Currently, without any experiment respectively to EPA, DHA or a certain proportion of combinations carry out research and in same experiments
More different ω -3PUFAs.The present invention studies the combination of individual EPA and DHA and its different proportion to A β25-35The AD of induction
The effect of cell model.Cell viability is measured, to compare EPA, the combination of DHA or its various ratio is to A β25-35The AD of induction
The influence of the neurotoxicity of cell model and their potential synergistic effect.In addition, measure oxidative stress, proinflammatory cytokines because
The level of son and neurotrophic factor, to analyze EPA, DHA or combinations thereof may be beneficial to the cell and molecular mechanism of AD.And
The EPA/DHA of different proportion adjusts the ability of the expression of apoptosis-associated genes.
In the present invention, " FAs " refers to the EPA of various concentration, DHA or the combination of its different proportion.
Embodiment
Human neuroblastoma cell system SH-SY5Y cells all-trans retinoic acid (RA) is handled 7-8 days and is divided completely
Turn to human neure like cell.In the last day of differentiation, cell starts for testing.In A β25-35The SH- of the differentiation of induction
EPA and DHA is tested in the AD cell models of SY5Y cells in 6,12,25,50,100 μM of influences to cell viability.Wherein occur
Slight but significant decaying A β25-35The point that the cell viability of induction reduces is selected as the optimal dose of EPA and DHA and culture continues
Time.Then carry out following seven groups of researchs:(i) (culture medium) is compareed, (ii) A β25-35(add A β25-35Culture medium), (iii) A β
+ EPA (is pre-processed with EPA, then uses A β25-35Processing), (iv) A β+DHA (are pre-processed with DHA, then use A β25-35Processing) and
(v-vii) A β+EPA+DHA are (respectively with 2:1,1:1 and 1:2 EPA+DHA (totally 25 μM) processing, then uses A β25-35Processing).
Add A β25-35Before, cell EPA, DHA, combination thereof or control solvent are pre-processed 12 hours.A β are added25-35(eventually
A concentration of 20 μM) after, cell is incubated 24 hours again.Then, the cell viability in SH-SY5Y cells, oxidative stress, inflammatory are studied
Cytokine TNF-α, neurotrophic factor and Apoptosis.
In the present embodiment, as reagent, using as follows:>Eicosapentaenoic acid (the EPA of 99% purity;20:5, n-3) and
Docosahexaenoic acid (DHA;22:6, n-3) sodium salt comes from Sigma-Aldrich companies.In the medium by FAs dissolvings,
It is divided into aliquot under nitrogen flowing, and is preserved at -80 DEG C until using.
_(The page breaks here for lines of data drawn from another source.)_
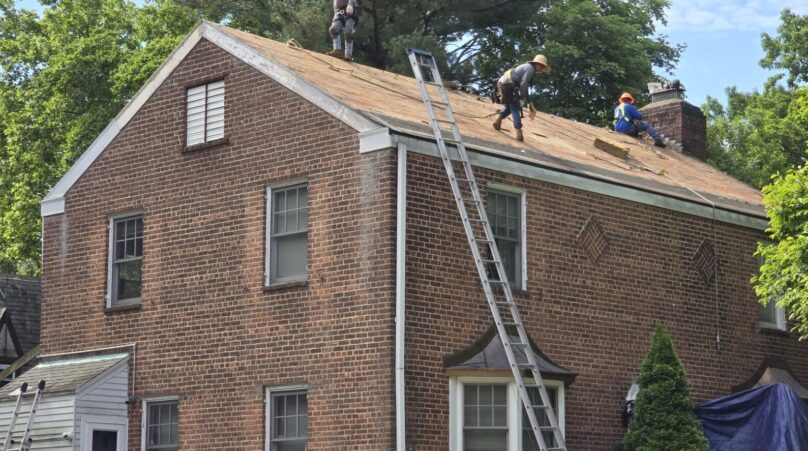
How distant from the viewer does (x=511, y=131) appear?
23.3 metres

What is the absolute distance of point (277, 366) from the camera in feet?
66.2

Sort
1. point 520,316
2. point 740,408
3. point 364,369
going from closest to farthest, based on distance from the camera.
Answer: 1. point 364,369
2. point 520,316
3. point 740,408

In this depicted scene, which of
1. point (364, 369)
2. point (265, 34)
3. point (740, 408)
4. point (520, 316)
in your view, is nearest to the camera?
point (364, 369)

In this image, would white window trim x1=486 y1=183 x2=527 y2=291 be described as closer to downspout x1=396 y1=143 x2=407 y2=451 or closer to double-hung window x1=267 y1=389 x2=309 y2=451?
downspout x1=396 y1=143 x2=407 y2=451

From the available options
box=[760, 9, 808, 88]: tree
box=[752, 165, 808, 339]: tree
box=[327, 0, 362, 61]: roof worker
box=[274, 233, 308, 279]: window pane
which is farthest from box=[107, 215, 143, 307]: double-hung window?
box=[760, 9, 808, 88]: tree

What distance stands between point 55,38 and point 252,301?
81.6 ft

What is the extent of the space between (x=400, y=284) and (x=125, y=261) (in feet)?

In the present embodiment, SH-SY5Y comes from ATCC (CRL-2266, Lot.61983120).Cell is being contained 10%
Fetal calf serum (FBS,Canada) and 1% Pen .- Strep DMEM/F12 culture mediums (Add and takes
Ventilation 75-cm greatly)2It is cultivated in culture bottle.It is dense with end in the DMEM/F12 containing 3%FBS (culture medium is replaced for every 2 days)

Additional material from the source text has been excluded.